◆ TEXT BLOCK
────────────────────

In patients with advanced, progressive midgut neuroendocrine tumors, treatment with 177Lu-dotatate significantly improved progression-free survival compared with high-dose octreotide.

Key Findings

1. 177Lu-dotatate significantly improved progression-free survival (PFS) compared to high-dose octreotide, with a hazard ratio for disease progression or death of 0.18 (95% CI, 0.11 to 0.29; P<0.001).
2. Median PFS was not reached in the 177Lu-dotatate group compared to 8.4 months in the control group.
3. The objective response rate was significantly higher in the 177Lu-dotatate arm (18%) compared to the control arm (3%).
4. Final overall survival analysis demonstrated a median OS of 48.0 months in the 177Lu-dotatate group vs. 36.3 months in the control group, though this difference did not reach statistical significance (HR 0.84; P=0.30), likely influenced by crossover of 36% of control patients to radioligand therapy.
5. Grade 3 or 4 adverse events, primarily hematologic (lymphopenia, thrombocytopenia), were more frequent in the 177Lu-dotatate group (e.g., 9% neutropenia vs 2% in control).

Study Design

Design
RCT
Open-Label
Sample
229
Patients
Duration
76 mo
Median
Setting
Multicenter, international
Population Patients with locally advanced or metastatic, well-differentiated, somatostatin receptor–positive midgut neuroendocrine tumors with documented disease progression on fixed-dose long-acting octreotide.
Intervention Four cycles of 177Lu-dotatate (7.4 GBq each, every 8 weeks) plus 30 mg of long-acting octreotide.
Comparator High-dose long-acting octreotide (60 mg every 4 weeks).
Outcome Progression-free survival as determined by blinded independent central review per RECIST 1.1 criteria.

Study Limitations

The open-label study design may introduce potential bias, although objective imaging criteria (RECIST 1.1) were used for primary endpoints.
The high rate of crossover (36%) in the control arm to active radioligand therapy confounded the final overall survival analysis.
The study was limited to a specific population of well-differentiated, somatostatin-receptor positive midgut neuroendocrine tumors, limiting generalizability to other NET subtypes.
Long-term follow-up for rare potential secondary malignancies (e.g., myelodysplastic syndrome) remains a consideration.

Clinical Significance

The NETTER-1 trial established 177Lu-dotatate (Lutathera) as a standard-of-care, first-in-class peptide receptor radionuclide therapy (PRRT) for progressive, advanced midgut neuroendocrine tumors, providing a highly effective option for patients with limited remaining therapeutic alternatives.

────────────────────

◆ DATASET RECORDS
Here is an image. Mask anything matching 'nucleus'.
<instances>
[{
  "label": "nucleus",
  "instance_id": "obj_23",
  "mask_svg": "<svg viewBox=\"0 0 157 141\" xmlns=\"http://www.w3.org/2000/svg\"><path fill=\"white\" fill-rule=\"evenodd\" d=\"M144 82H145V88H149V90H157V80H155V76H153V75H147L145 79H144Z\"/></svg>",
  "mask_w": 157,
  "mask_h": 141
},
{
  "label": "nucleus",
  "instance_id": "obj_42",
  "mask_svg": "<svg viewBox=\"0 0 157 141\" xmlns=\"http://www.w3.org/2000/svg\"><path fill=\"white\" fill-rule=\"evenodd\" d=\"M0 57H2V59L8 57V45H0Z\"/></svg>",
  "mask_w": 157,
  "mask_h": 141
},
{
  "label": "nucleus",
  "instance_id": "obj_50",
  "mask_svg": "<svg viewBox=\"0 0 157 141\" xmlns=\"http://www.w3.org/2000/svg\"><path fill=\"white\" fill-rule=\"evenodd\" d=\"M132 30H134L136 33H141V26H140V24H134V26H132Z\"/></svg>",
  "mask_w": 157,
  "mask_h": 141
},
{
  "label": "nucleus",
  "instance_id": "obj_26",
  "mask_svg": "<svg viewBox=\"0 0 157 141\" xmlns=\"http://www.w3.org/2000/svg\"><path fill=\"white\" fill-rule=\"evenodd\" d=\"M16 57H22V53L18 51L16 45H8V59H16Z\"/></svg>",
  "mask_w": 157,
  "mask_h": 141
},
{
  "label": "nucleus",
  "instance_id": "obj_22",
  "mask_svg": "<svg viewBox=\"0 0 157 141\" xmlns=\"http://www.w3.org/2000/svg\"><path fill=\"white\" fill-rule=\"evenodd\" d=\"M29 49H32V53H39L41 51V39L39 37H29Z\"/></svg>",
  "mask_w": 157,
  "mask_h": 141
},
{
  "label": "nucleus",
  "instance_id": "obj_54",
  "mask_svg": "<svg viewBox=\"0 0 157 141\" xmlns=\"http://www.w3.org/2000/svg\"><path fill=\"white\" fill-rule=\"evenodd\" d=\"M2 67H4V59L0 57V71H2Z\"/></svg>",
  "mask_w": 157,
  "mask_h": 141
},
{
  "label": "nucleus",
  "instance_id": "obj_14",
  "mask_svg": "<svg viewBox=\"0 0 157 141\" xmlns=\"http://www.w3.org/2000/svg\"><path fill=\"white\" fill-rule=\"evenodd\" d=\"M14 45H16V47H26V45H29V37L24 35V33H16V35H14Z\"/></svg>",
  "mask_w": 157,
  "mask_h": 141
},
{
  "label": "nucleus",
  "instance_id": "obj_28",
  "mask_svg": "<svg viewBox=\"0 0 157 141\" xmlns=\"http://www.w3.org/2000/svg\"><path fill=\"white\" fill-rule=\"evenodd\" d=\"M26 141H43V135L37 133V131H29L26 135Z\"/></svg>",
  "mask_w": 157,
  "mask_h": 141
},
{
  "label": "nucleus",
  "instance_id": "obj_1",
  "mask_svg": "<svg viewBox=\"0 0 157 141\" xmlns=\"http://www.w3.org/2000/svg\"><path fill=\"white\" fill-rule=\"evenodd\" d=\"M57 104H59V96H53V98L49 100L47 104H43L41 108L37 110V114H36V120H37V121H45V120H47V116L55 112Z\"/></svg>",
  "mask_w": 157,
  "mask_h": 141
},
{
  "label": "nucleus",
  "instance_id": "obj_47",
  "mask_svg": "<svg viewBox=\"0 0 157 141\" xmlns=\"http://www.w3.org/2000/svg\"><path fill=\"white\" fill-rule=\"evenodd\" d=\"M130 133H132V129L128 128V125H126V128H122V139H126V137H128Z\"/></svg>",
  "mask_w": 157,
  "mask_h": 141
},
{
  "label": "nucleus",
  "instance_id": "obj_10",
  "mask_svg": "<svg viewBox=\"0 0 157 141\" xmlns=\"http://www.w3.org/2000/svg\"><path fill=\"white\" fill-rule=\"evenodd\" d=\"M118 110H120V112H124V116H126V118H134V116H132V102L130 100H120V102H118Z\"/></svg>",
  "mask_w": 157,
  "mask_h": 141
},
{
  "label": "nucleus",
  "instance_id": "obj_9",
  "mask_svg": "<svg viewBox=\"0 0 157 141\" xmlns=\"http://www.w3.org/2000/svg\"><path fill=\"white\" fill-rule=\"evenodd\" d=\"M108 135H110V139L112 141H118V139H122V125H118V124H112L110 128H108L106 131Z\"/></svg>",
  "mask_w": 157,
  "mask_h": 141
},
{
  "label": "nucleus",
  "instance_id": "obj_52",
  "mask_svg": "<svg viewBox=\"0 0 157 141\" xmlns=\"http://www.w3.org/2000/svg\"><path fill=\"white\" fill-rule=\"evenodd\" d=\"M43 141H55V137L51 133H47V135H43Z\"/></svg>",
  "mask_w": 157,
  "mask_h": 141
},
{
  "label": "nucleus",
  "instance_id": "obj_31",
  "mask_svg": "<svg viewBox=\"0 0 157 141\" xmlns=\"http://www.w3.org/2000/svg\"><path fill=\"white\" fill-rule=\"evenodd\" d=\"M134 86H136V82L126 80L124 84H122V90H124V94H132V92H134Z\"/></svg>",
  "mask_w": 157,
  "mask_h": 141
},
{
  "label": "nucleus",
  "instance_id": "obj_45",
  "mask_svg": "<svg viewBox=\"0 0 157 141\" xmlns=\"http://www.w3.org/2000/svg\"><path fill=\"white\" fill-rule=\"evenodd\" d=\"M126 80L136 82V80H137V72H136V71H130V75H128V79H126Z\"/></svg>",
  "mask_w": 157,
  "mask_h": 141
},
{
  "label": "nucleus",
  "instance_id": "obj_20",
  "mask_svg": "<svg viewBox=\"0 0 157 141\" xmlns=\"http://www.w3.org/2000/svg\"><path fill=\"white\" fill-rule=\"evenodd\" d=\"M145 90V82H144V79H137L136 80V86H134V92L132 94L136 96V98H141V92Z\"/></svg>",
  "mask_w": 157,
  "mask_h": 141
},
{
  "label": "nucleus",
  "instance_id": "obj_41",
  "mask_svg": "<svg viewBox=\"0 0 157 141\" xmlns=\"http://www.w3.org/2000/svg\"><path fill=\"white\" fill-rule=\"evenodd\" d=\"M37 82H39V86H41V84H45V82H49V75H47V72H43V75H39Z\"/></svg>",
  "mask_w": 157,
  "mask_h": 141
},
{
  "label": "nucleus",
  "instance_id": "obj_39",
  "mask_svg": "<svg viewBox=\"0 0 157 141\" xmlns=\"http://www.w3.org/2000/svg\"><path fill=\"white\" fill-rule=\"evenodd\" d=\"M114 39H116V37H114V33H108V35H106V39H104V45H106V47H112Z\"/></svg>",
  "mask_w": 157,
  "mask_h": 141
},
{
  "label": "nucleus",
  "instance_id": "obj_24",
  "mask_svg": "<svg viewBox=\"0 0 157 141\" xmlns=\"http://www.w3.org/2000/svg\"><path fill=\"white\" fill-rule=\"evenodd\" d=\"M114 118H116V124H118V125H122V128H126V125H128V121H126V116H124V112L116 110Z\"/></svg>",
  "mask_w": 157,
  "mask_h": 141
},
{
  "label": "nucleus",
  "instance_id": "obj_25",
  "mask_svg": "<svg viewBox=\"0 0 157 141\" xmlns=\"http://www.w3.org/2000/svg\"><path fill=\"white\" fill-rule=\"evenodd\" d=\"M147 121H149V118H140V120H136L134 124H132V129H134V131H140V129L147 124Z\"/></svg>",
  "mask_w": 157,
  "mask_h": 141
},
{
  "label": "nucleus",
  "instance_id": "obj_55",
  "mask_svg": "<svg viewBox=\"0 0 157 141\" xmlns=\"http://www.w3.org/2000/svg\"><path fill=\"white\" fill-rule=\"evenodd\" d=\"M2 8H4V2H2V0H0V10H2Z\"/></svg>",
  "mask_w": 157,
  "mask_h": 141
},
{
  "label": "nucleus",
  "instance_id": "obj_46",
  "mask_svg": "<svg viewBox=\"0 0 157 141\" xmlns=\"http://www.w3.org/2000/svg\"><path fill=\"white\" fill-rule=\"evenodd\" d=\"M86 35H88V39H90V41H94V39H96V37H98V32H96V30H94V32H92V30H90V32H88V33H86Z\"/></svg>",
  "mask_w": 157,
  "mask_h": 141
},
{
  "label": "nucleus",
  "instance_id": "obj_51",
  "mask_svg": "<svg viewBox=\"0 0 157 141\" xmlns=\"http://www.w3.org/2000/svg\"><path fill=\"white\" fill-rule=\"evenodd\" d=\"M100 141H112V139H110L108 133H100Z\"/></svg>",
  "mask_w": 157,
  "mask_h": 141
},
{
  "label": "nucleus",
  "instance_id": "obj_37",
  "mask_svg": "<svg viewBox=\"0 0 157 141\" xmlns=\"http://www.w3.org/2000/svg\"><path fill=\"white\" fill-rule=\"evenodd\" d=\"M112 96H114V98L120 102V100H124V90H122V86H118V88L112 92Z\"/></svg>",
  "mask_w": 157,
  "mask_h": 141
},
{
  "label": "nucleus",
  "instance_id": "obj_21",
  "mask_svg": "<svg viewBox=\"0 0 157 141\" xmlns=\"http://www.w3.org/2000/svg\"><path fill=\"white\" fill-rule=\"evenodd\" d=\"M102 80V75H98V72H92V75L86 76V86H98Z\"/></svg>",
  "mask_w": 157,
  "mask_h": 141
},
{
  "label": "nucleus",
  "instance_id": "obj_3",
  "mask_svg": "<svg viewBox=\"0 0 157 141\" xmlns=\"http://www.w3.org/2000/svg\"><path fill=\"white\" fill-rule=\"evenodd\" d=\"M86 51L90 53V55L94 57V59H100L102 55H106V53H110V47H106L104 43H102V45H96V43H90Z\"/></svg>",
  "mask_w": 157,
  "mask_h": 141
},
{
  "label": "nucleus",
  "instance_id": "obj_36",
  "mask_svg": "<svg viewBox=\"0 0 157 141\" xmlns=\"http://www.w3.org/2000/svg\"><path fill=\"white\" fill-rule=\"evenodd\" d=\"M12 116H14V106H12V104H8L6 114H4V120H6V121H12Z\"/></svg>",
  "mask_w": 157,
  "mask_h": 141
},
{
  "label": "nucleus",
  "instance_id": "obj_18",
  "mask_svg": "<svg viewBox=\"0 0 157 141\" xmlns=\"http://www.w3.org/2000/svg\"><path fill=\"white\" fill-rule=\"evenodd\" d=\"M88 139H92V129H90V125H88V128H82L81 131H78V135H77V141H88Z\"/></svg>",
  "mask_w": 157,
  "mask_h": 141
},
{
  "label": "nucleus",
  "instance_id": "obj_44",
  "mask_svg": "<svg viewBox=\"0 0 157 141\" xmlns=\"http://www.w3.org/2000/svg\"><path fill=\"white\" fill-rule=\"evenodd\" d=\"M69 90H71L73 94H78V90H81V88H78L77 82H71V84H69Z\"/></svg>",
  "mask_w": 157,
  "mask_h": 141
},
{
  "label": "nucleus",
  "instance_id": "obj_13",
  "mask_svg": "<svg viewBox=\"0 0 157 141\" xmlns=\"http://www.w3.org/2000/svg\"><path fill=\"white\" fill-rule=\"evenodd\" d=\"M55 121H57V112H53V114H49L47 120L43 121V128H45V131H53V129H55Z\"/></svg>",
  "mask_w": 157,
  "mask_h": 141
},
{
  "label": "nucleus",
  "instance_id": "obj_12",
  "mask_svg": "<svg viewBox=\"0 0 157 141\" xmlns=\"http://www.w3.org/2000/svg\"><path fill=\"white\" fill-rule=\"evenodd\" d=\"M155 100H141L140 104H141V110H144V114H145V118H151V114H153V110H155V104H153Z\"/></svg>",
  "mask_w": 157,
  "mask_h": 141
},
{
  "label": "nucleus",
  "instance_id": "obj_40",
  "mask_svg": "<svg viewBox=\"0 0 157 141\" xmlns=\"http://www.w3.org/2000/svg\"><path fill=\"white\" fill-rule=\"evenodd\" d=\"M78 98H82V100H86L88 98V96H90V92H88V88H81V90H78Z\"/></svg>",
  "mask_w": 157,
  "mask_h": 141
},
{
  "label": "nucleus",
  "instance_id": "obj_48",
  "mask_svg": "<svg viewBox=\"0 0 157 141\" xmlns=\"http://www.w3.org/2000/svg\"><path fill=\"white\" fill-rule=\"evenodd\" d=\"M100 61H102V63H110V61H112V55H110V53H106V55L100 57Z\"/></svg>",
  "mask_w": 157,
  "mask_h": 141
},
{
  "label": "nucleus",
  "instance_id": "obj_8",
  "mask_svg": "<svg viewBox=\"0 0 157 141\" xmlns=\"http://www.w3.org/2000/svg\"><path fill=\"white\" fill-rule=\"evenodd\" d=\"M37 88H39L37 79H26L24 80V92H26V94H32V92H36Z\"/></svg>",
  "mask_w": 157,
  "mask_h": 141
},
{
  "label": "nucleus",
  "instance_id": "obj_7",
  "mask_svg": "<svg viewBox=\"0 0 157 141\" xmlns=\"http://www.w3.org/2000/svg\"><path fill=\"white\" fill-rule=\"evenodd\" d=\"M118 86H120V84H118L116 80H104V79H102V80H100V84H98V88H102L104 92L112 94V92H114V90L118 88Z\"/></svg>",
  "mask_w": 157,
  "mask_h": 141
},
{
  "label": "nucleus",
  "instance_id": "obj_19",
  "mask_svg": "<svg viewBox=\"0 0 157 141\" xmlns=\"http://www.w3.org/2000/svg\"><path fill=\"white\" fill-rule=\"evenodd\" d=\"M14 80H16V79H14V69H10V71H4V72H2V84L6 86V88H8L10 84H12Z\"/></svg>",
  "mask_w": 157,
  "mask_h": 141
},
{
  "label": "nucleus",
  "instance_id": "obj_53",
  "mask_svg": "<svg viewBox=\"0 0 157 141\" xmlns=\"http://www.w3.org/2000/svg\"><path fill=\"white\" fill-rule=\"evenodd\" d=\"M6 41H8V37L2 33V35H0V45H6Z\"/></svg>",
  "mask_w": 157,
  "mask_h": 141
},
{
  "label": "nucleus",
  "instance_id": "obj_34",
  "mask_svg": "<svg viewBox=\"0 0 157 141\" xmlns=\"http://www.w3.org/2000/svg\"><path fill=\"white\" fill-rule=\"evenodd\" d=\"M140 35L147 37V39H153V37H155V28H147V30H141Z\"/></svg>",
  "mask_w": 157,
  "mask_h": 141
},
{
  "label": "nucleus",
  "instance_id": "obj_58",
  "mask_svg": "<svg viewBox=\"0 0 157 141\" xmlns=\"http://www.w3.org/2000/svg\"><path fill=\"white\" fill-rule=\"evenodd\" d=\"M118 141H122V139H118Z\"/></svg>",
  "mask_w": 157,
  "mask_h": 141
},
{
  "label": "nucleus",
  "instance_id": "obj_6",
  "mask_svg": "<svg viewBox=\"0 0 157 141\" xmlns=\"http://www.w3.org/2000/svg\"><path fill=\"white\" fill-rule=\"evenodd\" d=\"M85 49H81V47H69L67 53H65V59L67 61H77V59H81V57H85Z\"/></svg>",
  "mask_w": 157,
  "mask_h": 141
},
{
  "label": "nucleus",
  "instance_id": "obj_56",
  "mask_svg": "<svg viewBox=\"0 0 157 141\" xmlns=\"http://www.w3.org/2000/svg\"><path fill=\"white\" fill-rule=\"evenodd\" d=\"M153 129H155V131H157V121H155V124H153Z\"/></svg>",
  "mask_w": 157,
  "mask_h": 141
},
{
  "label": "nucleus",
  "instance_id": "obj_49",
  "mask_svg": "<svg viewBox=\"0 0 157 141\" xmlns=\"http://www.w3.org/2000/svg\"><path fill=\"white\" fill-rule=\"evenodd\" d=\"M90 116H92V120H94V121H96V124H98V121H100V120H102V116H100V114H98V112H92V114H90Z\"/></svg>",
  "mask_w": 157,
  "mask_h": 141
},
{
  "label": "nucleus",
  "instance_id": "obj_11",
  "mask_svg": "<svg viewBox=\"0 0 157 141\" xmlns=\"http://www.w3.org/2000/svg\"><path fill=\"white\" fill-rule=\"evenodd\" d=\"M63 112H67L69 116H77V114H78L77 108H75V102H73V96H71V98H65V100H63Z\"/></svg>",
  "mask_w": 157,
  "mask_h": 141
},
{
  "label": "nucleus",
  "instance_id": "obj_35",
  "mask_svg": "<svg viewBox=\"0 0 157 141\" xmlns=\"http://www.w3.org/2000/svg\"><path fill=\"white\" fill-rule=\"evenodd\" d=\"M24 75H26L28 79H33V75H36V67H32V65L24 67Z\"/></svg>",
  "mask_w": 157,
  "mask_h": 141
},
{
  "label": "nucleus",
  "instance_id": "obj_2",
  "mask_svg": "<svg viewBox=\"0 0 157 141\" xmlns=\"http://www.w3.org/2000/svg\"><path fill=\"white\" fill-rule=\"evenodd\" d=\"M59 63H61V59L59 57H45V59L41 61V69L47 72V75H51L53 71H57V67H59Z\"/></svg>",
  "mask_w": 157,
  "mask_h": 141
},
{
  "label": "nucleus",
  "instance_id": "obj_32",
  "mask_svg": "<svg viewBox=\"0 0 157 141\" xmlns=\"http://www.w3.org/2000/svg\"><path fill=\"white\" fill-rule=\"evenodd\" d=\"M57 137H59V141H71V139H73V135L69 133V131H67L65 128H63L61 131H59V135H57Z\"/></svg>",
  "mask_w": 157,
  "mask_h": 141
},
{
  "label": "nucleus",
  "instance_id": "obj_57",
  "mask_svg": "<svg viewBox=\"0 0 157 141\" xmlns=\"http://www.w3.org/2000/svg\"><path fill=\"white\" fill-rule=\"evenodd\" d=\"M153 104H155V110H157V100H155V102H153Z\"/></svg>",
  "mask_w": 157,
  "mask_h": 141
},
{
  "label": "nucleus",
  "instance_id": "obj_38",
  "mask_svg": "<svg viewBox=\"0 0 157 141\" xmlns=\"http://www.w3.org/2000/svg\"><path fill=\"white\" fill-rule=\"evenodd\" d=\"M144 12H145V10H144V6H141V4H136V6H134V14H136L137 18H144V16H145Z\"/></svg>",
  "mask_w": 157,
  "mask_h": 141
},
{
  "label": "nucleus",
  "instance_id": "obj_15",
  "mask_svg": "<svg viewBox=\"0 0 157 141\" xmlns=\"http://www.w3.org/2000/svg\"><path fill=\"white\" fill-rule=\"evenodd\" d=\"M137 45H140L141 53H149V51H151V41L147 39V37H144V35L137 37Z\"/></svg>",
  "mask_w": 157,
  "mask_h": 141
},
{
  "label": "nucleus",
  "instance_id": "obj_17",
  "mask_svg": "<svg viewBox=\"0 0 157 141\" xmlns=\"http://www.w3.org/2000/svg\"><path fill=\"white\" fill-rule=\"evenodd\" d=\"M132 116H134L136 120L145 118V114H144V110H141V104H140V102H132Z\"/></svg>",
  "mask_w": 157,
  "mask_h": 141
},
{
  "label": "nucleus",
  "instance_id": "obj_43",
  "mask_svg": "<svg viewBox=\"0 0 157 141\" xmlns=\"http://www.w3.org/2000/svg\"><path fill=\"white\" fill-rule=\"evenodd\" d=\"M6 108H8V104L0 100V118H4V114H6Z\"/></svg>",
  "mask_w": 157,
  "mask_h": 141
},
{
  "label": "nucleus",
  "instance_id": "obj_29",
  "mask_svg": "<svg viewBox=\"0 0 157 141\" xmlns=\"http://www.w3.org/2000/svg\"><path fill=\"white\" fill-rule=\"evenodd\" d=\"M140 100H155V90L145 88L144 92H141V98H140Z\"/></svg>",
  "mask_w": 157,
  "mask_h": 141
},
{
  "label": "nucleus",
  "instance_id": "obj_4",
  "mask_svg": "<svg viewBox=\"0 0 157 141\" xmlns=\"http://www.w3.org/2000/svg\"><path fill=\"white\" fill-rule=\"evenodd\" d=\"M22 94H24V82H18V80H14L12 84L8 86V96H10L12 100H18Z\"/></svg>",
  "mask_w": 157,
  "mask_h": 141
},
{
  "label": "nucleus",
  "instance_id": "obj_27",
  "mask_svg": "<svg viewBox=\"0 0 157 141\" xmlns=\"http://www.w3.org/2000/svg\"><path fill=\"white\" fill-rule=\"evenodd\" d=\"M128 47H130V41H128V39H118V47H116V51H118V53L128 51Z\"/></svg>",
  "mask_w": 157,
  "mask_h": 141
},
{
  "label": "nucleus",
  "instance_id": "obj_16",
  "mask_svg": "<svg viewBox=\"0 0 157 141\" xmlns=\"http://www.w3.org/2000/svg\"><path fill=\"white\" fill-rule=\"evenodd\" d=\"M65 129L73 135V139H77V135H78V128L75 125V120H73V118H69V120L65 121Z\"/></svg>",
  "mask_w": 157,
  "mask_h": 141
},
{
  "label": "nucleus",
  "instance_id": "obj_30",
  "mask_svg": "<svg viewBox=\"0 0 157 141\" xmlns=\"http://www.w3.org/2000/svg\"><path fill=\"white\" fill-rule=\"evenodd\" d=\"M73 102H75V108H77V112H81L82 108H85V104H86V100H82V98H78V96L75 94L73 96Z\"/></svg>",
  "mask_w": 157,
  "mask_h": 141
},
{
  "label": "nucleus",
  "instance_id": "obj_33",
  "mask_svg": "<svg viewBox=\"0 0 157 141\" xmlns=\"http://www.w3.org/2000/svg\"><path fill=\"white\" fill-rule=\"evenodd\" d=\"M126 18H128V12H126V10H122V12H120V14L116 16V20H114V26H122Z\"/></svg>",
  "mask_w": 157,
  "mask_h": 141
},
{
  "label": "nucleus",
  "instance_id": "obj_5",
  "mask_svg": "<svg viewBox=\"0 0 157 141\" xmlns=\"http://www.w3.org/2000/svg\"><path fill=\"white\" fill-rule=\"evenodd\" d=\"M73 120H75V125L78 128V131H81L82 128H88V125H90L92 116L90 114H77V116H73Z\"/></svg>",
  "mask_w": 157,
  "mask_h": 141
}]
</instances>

────────────────────

◆ WHAT IS EXPECTED
Please go on with the 177Lu-dotatate trial summary, starting right after its last sentence. The data has no connection to the 177Lu-dotatate trial summary.

◆ SOLVED EXERCISE
Historical Context

Prior to NETTER-1, treatment options for patients with midgut neuroendocrine tumors progressing on somatostatin analogs were limited, and peptide receptor radionuclide therapy had been used in academic settings without large-scale phase 3 evidence. This trial provided the pivotal clinical data that led to the FDA approval of 177Lu-dotatate in 2018.

Guided Discussion

High-yield insights from every perspective

Med Student
Medical Student

What is the biochemical mechanism of action for 177Lu-dotatate, and why is the somatostatin receptor (SSTR) an ideal target for this radionuclide therapy?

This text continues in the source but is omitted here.